_Input data_.

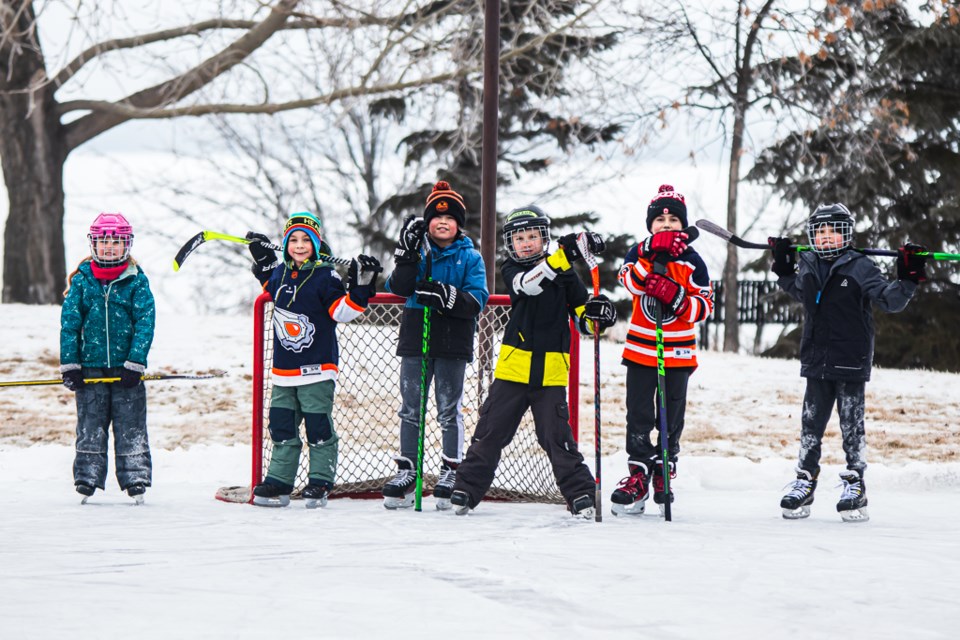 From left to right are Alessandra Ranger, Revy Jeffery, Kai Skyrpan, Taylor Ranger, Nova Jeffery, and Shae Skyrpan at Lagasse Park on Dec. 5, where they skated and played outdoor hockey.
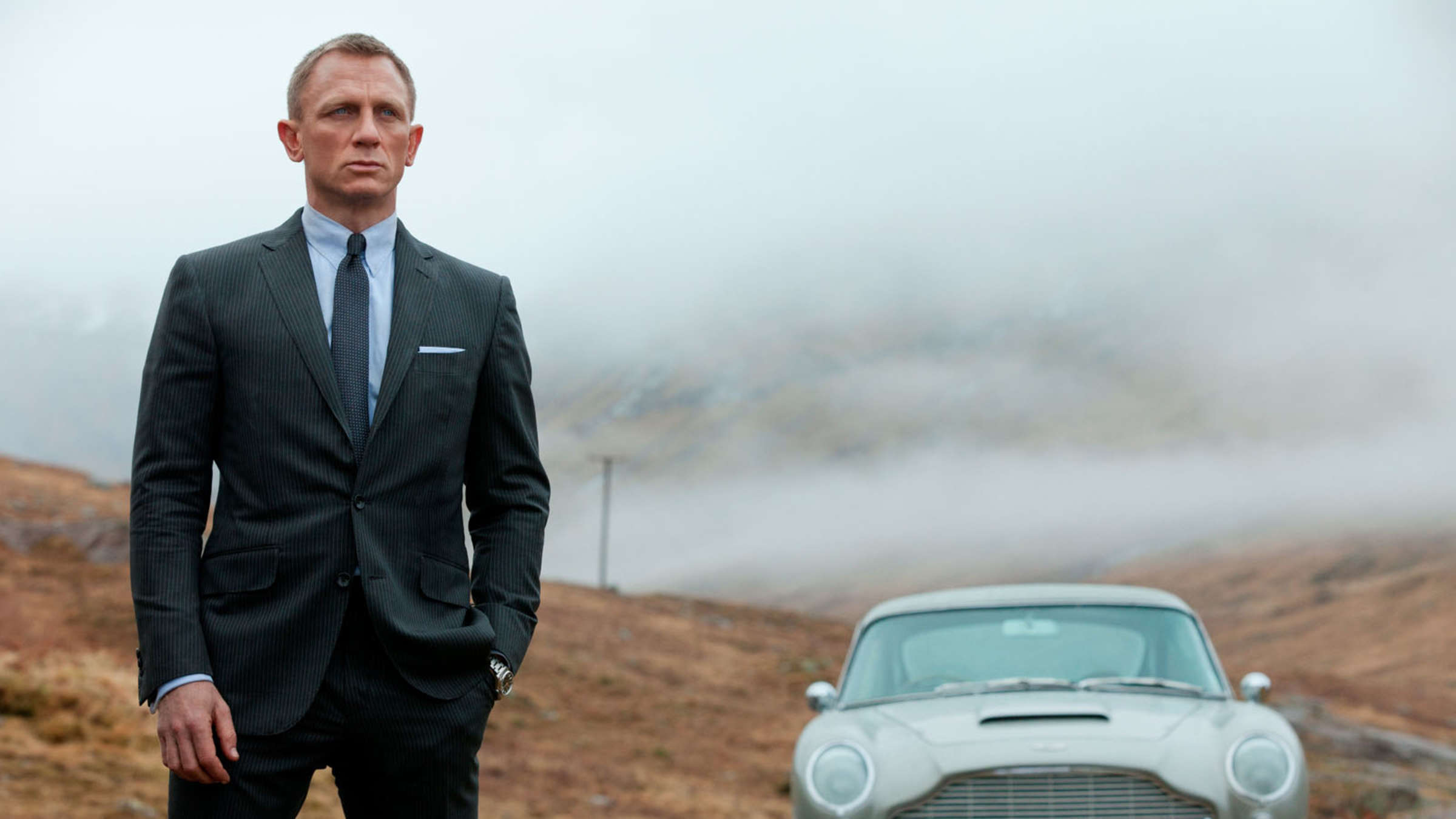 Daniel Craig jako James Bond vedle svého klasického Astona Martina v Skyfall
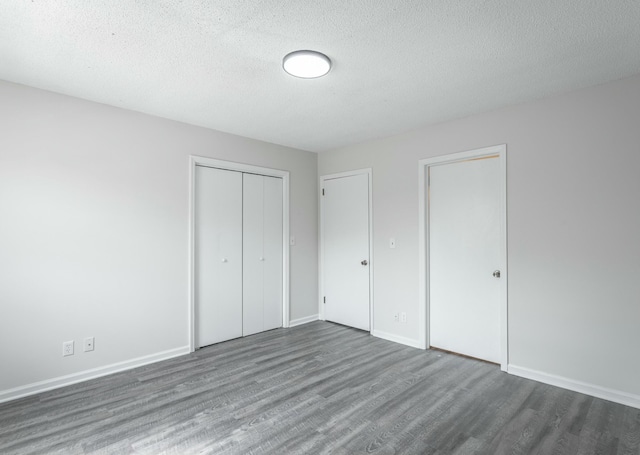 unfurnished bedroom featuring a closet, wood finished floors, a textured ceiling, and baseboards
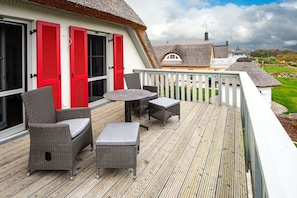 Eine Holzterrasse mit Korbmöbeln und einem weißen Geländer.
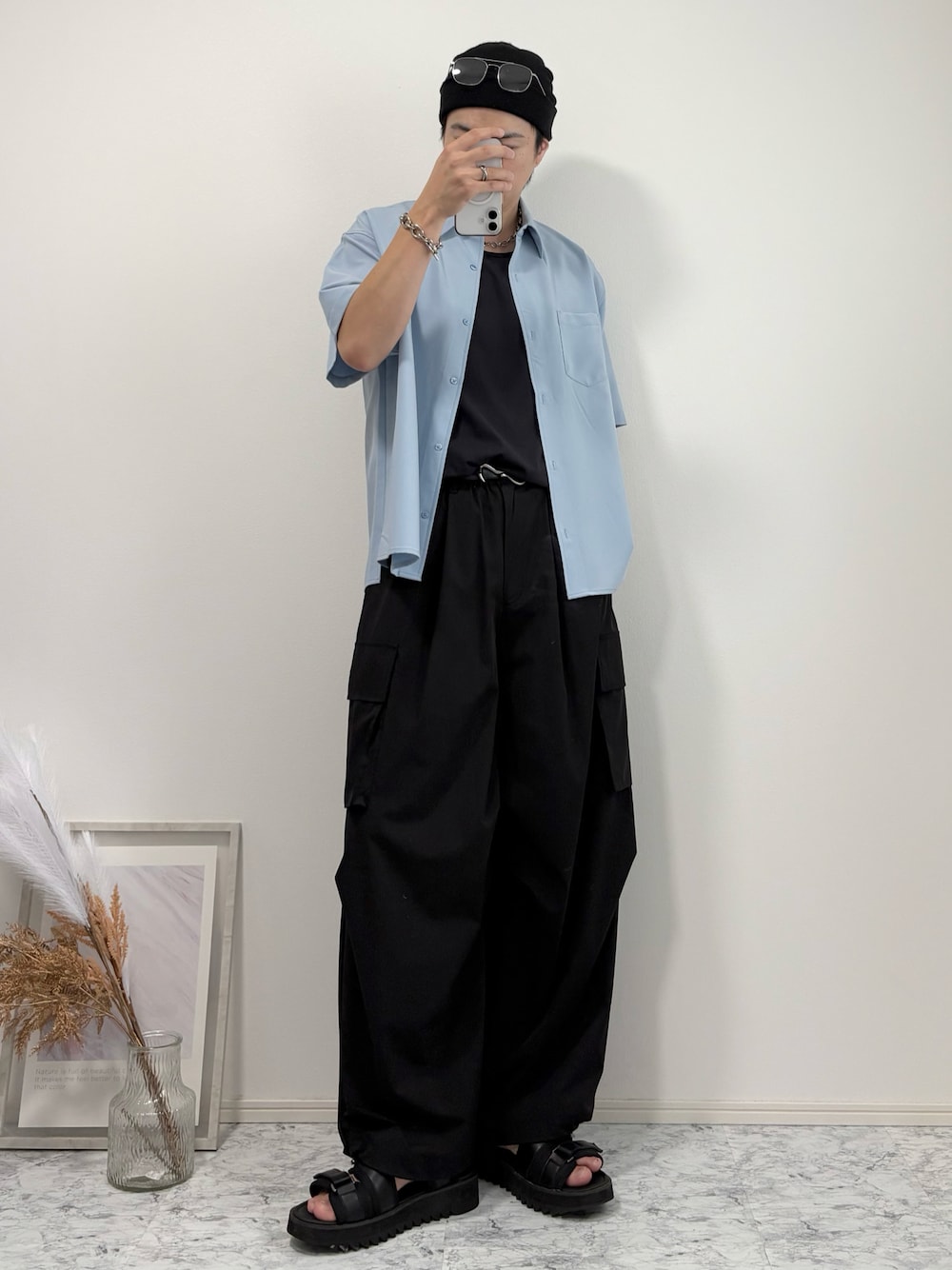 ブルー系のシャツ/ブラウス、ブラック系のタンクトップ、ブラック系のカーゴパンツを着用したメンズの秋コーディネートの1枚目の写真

---

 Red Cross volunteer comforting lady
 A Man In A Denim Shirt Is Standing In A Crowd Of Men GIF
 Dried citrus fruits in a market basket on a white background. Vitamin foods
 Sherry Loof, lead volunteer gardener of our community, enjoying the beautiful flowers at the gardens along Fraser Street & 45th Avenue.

_Task statement_. In the records from the line with "Red Cross volunteer comforting lady" to the line with "Sherry Loof, lead", rename every "volunteer" as "helper". Return only those lines, with everything else left unchanged.

_Result for this task_.
 Red Cross helper comforting lady
 A Man In A Denim Shirt Is Standing In A Crowd Of Men GIF
 Dried citrus fruits in a market basket on a white background. Vitamin foods
 Sherry Loof, lead helper gardener of our community, enjoying the beautiful flowers at the gardens along Fraser Street & 45th Avenue.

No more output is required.